---------- Source records
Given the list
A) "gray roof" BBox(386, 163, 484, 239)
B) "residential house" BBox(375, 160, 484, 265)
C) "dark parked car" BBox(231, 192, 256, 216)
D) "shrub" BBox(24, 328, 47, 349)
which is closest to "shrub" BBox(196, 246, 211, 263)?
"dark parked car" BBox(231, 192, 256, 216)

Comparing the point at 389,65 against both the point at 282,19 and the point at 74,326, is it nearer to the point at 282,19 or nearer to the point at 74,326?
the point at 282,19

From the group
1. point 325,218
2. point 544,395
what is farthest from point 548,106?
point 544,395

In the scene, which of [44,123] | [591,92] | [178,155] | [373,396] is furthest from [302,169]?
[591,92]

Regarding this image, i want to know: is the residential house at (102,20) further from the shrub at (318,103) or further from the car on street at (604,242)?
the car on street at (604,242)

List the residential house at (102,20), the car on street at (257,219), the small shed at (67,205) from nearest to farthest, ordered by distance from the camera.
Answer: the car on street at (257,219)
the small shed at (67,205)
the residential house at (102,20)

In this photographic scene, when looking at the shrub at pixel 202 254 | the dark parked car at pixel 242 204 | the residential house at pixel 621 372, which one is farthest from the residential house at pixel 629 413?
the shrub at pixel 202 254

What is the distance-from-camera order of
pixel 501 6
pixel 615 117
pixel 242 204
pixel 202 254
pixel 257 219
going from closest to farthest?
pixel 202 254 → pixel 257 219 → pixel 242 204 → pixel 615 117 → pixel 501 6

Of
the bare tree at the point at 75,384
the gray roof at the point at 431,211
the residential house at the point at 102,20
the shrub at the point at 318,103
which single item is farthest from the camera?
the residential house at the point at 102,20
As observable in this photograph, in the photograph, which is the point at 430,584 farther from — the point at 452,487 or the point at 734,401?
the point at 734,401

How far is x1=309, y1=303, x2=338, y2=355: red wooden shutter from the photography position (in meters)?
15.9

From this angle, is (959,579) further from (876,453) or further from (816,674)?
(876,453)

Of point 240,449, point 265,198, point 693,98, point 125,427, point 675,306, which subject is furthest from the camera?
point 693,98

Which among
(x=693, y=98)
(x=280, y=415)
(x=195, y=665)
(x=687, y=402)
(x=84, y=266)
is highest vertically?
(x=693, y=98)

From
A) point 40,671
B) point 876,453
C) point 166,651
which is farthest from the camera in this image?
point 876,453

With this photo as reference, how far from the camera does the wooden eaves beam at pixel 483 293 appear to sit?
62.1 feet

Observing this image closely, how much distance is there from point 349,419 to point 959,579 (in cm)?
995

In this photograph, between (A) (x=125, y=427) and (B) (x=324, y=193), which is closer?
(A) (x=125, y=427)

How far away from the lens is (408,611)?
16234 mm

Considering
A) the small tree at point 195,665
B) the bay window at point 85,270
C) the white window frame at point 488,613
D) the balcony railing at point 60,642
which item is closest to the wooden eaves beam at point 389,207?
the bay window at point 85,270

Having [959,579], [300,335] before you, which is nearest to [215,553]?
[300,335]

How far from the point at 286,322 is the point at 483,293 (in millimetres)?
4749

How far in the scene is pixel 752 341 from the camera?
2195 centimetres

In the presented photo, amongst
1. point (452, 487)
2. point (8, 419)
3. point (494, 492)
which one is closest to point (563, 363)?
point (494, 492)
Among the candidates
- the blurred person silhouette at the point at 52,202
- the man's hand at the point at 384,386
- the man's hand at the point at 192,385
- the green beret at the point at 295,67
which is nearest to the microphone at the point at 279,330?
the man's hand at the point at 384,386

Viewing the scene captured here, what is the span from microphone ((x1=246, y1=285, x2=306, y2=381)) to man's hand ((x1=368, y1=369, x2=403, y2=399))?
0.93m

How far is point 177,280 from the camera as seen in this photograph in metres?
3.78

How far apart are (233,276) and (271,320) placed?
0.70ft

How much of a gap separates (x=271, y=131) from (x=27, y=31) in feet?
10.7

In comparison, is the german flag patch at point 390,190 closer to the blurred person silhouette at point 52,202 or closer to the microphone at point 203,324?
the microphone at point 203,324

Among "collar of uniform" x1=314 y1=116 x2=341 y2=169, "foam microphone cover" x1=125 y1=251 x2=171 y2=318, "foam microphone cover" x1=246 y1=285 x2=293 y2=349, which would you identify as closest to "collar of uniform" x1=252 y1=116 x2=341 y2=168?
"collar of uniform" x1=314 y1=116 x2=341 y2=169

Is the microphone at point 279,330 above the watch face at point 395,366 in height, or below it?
--------------------
- [Description of the task]
Nothing should be left out: return all of the records exactly.

- [Worked answer]
Given the list
A) "gray roof" BBox(386, 163, 484, 239)
B) "residential house" BBox(375, 160, 484, 265)
C) "dark parked car" BBox(231, 192, 256, 216)
D) "shrub" BBox(24, 328, 47, 349)
which is closest to "shrub" BBox(196, 246, 211, 263)?
"dark parked car" BBox(231, 192, 256, 216)

Comparing the point at 389,65 against both the point at 282,19 and the point at 74,326, is it nearer to the point at 282,19 or nearer to the point at 74,326?
the point at 282,19

From the group
1. point 325,218
2. point 544,395
what is farthest from point 548,106?
point 544,395

In the scene, which of [44,123] | [591,92] | [178,155] | [373,396] is furthest from [302,169]?
[591,92]

Regarding this image, i want to know: is the residential house at (102,20) further from the shrub at (318,103) or further from the car on street at (604,242)?
the car on street at (604,242)

List the residential house at (102,20), the car on street at (257,219), the small shed at (67,205) from nearest to farthest, ordered by distance from the camera.
Answer: the car on street at (257,219)
the small shed at (67,205)
the residential house at (102,20)

In this photographic scene, when looking at the shrub at pixel 202 254 | the dark parked car at pixel 242 204 | the residential house at pixel 621 372, which one is farthest from the residential house at pixel 629 413?
the shrub at pixel 202 254

What is the distance-from-camera order of
pixel 501 6
pixel 615 117
pixel 242 204
pixel 202 254
pixel 257 219
going from closest to farthest?
pixel 202 254 → pixel 257 219 → pixel 242 204 → pixel 615 117 → pixel 501 6

Of
the bare tree at the point at 75,384
the gray roof at the point at 431,211
the residential house at the point at 102,20
the shrub at the point at 318,103
which single item is farthest from the camera?
the residential house at the point at 102,20
As observable in this photograph, in the photograph, which is the point at 430,584 farther from — the point at 452,487 or the point at 734,401?
the point at 734,401

How far is x1=309, y1=303, x2=338, y2=355: red wooden shutter from the photography position (in meters)?
15.9

From this angle, is (959,579) further from (876,453) or further from (816,674)?
(876,453)

Of point 240,449, point 265,198, point 693,98, point 125,427, point 675,306, which subject is furthest from the camera?
point 693,98

Which among
(x=693, y=98)
(x=280, y=415)
(x=195, y=665)
(x=687, y=402)
(x=84, y=266)
is highest vertically?
(x=693, y=98)

From
A) point 40,671
B) point 876,453
C) point 166,651
which is farthest from the camera in this image?
point 876,453

With this photo as reference, how far from the camera does the wooden eaves beam at pixel 483 293 appear to sit?
62.1 feet

Observing this image closely, how much distance is there from point 349,419 to point 959,579 (in cm)?
995

In this photograph, between (A) (x=125, y=427) and (B) (x=324, y=193), which is closer?
(A) (x=125, y=427)

How far away from the lens is (408,611)?
16234 mm

Considering
A) the small tree at point 195,665
B) the bay window at point 85,270
C) the white window frame at point 488,613
D) the balcony railing at point 60,642
which item is closest to the wooden eaves beam at point 389,207?
the bay window at point 85,270

Having [959,579], [300,335] before you, which is nearest to [215,553]?
[300,335]

How far from the point at 286,322 is the point at 483,293 (in millimetres)?
4749

How far in the scene is pixel 752 341 from the camera?
2195 centimetres

In the presented photo, amongst
1. point (452, 487)
2. point (8, 419)
3. point (494, 492)
which one is closest to point (563, 363)?
point (494, 492)
Among the candidates
- the blurred person silhouette at the point at 52,202
- the man's hand at the point at 384,386
- the man's hand at the point at 192,385
- the green beret at the point at 295,67
which is nearest to the microphone at the point at 279,330?
the man's hand at the point at 384,386

Viewing the scene captured here, what is the span from microphone ((x1=246, y1=285, x2=306, y2=381)) to man's hand ((x1=368, y1=369, x2=403, y2=399))?
0.93m

How far is point 177,280 from the camera as seen in this photograph in metres?
3.78

How far apart are (233,276) and (271,320) placed?
0.70ft

How much of a gap separates (x=271, y=131) from (x=27, y=31) in feet?
10.7

In comparison, is the german flag patch at point 390,190 closer to the blurred person silhouette at point 52,202 or closer to the microphone at point 203,324?
the microphone at point 203,324

Among "collar of uniform" x1=314 y1=116 x2=341 y2=169, "foam microphone cover" x1=125 y1=251 x2=171 y2=318, "foam microphone cover" x1=246 y1=285 x2=293 y2=349, which would you identify as closest to "collar of uniform" x1=252 y1=116 x2=341 y2=168?
"collar of uniform" x1=314 y1=116 x2=341 y2=169

Is the microphone at point 279,330 above the watch face at point 395,366 in height, or below it?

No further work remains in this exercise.